» **Mise en pratique**:
[A] Les affirmations suivantes concordent-elles avec le texte sur The wire ? (i) La série a été diffusée sur HBO de 2002 à 2008. (ii) Ses créateurs acceptent qu’on la qualifie de série policière. (iii) La série a connu un fort audimat lors de sa diffusion. Répondez à chacune par oui ou par non, en citant exactement les mots décisifs du texte.
[B] Extrayez du texte sur The wire le passage qui va de « Au point que » jusqu’à « écoute (La découverte). » inclus, sans y rien changer.

» **Extrait cité**:
Créée par un ancien journaliste et un ancien policier de Baltimore, cette série est devenue un modèle de décryptage du malaise urbain américain pour nombre de chercheurs en sciences sociales. Un livre revient sur le sujet.
Etrange objet télévisuel que "The wire" (Sur écoute, en français), série policière diffusée sur HBO entre 2002 et 2008 centrée sur la ville de Baltimore et ses quartiers défavorisés minés par le trafic de drogue. Pas de héros central, des personnages complexes et soignés y compris chez les « méchants », pas d’action trépidante, une précision quasi documentaire, de longues scènes dialoguées et des acteurs impeccables de justesse.
Ses créateurs David Simon, ancien reporter du Baltimore Sun, et Ed Burns, ex-inspecteur de la bridage criminelle et des stupéfiants, refusent d’ailleurs de la qualifier de série policière. Malgré un audimat modeste à l’époque (à l’échelle américaine), elle attire aujourd’hui un déluge de louanges. Plus étonnant, elle tient une place de choix dans le monde académique, analysée, citée, étudiée voire utilisée en cours par des spécialistes en sciences politiques, en sociologie urbaine, en économie ou en sociologie des ghettos.
Au point que la criminologue britannique Ruth Penfold-Mounce a parlé d’une « social science fiction ». Ce rapport étroit entre la série et les sciences sociales est l’objet d’un livre collectif paru fin février, The wire, l’Amérique sur écoute (La découverte).
Avec The wire, ses auteurs veulent contrecarrer le discours très présent aux Etats-Unis selon lequel les pauvres seraient responsables de leur situation, par fainéantise, manque d’initiative ou irresponsabilité. Pour cela, chacune des cinq saisons aborde un univers social différent (le monde de la drogue, les docks, la politique, le système éducatif, la presse) comme autant de chapitres d’une étude à « l’ambition sociologique totalisante » (Fabien Truong, agrégé de sociologie à Paris VIII).
Le Baltimore de The wire correspond à une évolution très précise relatée par Marc V. Levine, historien spécialisé dans les études urbaines à l’université du Wisconsin-Milwaukee. Celle d’un réaménagement progressif de l’ancien port (le Inner Harbor) via des aides publiques accordées à des promoteurs privés pour en faire une zone d’attraction touristique et consumériste (voir les saisons 2, 3 et 5). Mais au détriment d’une politique de l’emploi ou du logement dans des quartiers laissés à l’abandon. Un comble : le projet immobilier du Inner Harbor est considéré dans le monde comme un modèle de revitalisation urbaine ! Or, ces projets ne servent que de vitrine, masquant une réalité de pauvreté, de chômage et d’inégalités sociales et raciales.
Les sociologues de Harvard William Julius Wilson (dont l’un des livres a inspiré la saison 2) et Anmol Chaddha ont bâti tout un cours consacré à The wire. Car pour eux, la série met en scène le concept d’"effet de concentration" forgé par Wilson quinze ans auparavant pour décrire la dégradation du ghetto noir.

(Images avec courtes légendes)

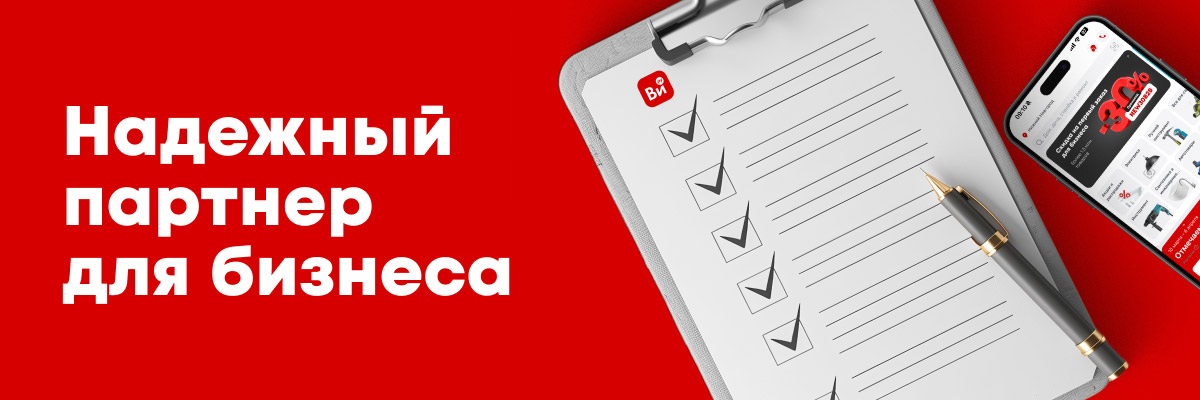 ВсеИнструменты.ру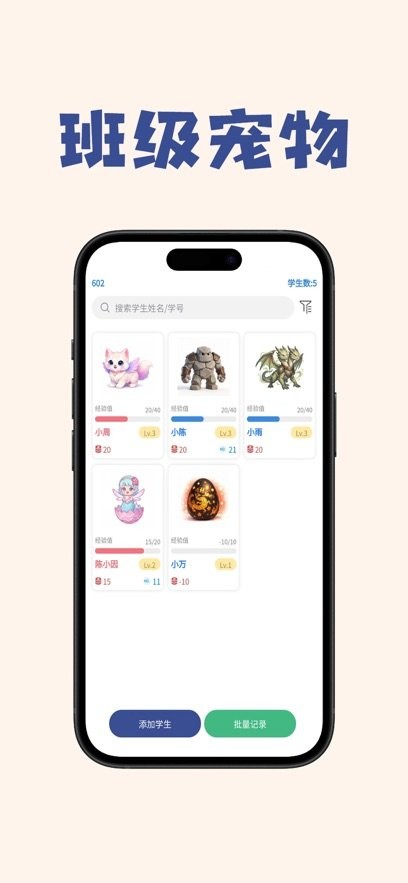 班宠积分app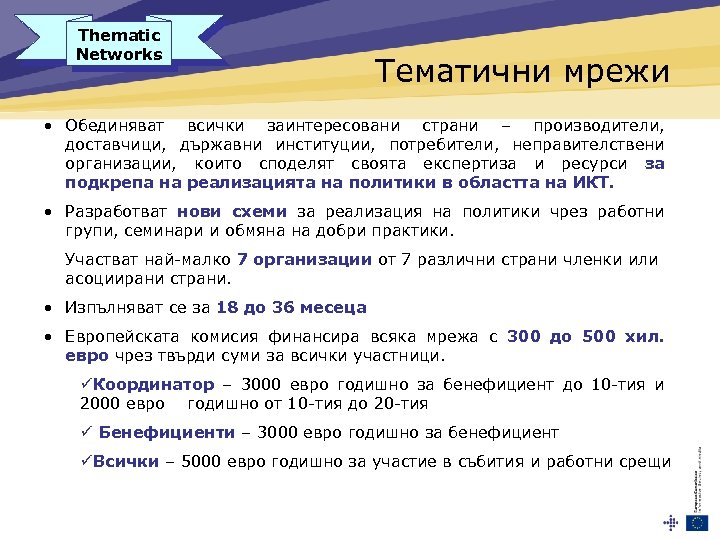 Thematic Networks Тематични мрежи • Обединяват всички заинтересовани страни – производители, доставчици, държавни институции,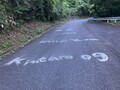 20250722144830
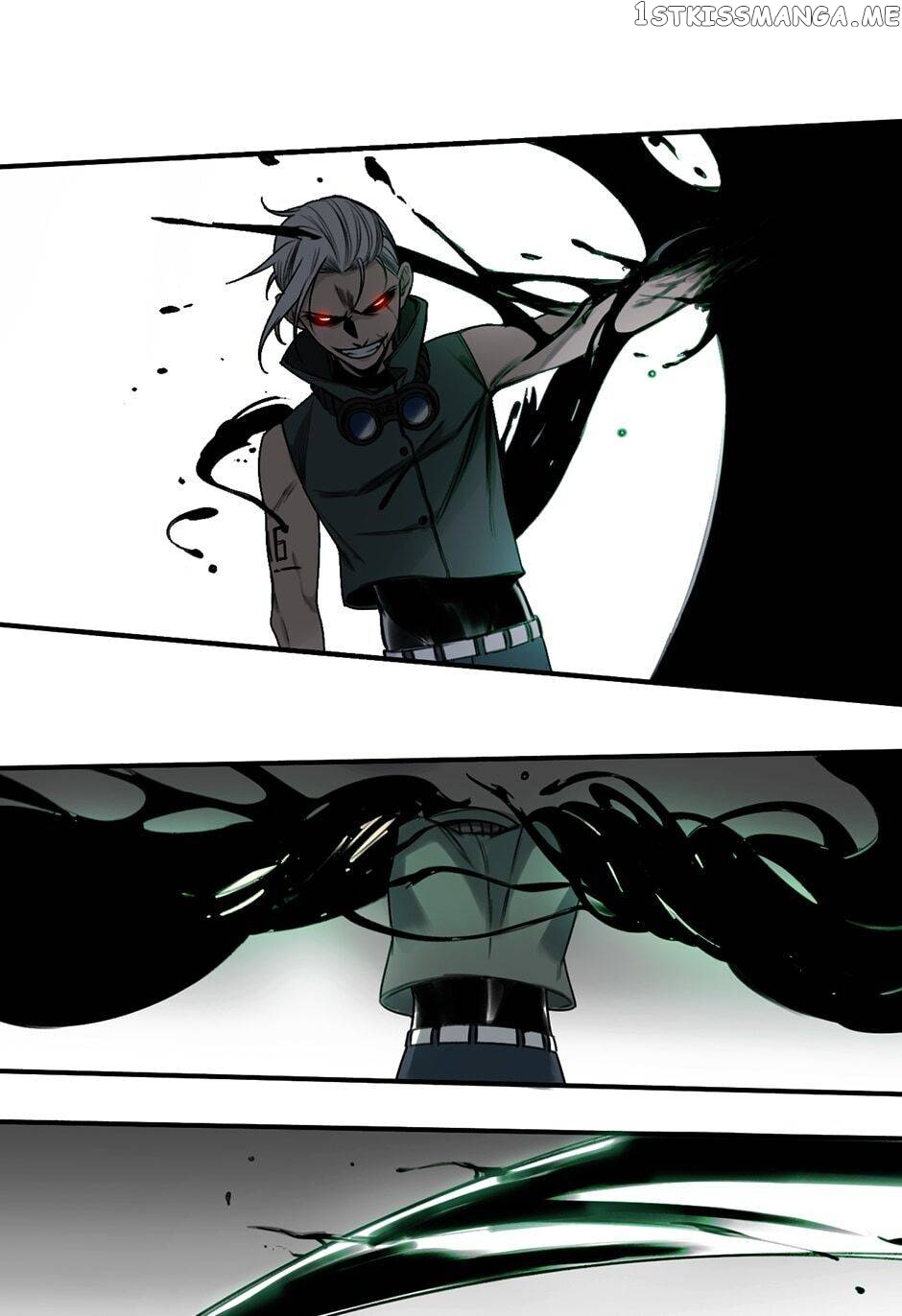 My Bodyguard is 4 Feet Tall Chapter 8 - page 20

» **Réponses fournies**:
[A]
(i) Oui : « série policière diffusée sur HBO entre 2002 et 2008 »
(ii) Non : « refusent d’ailleurs de la qualifier de série policière »
(iii) Non : « Malgré un audimat modeste à l’époque »

[B]
Au point que la criminologue britannique Ruth Penfold-Mounce a parlé d’une « social science fiction ». Ce rapport étroit entre la série et les sciences sociales est l’objet d’un livre collectif paru fin février, The wire, l’Amérique sur écoute (La découverte).